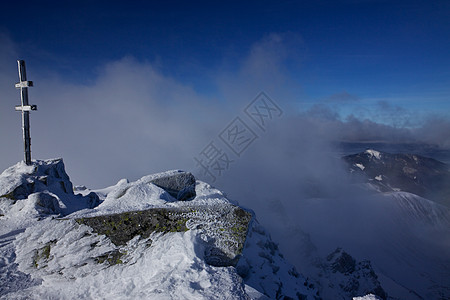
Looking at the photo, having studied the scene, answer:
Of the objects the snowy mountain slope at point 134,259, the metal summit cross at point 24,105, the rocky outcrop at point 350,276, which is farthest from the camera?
the rocky outcrop at point 350,276

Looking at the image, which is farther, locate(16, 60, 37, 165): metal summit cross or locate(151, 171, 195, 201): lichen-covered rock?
locate(16, 60, 37, 165): metal summit cross

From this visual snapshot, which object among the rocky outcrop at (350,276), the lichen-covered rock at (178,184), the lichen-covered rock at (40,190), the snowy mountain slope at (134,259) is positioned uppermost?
the rocky outcrop at (350,276)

···

GIVEN EXERCISE | Reproduce the data above word for word, from the line containing "From this visual" up to and including the last line of the data.

SOLUTION TO THE PROBLEM |
From this visual snapshot, which object among the rocky outcrop at (350,276), the lichen-covered rock at (178,184), the lichen-covered rock at (40,190), the snowy mountain slope at (134,259) is positioned uppermost?
the rocky outcrop at (350,276)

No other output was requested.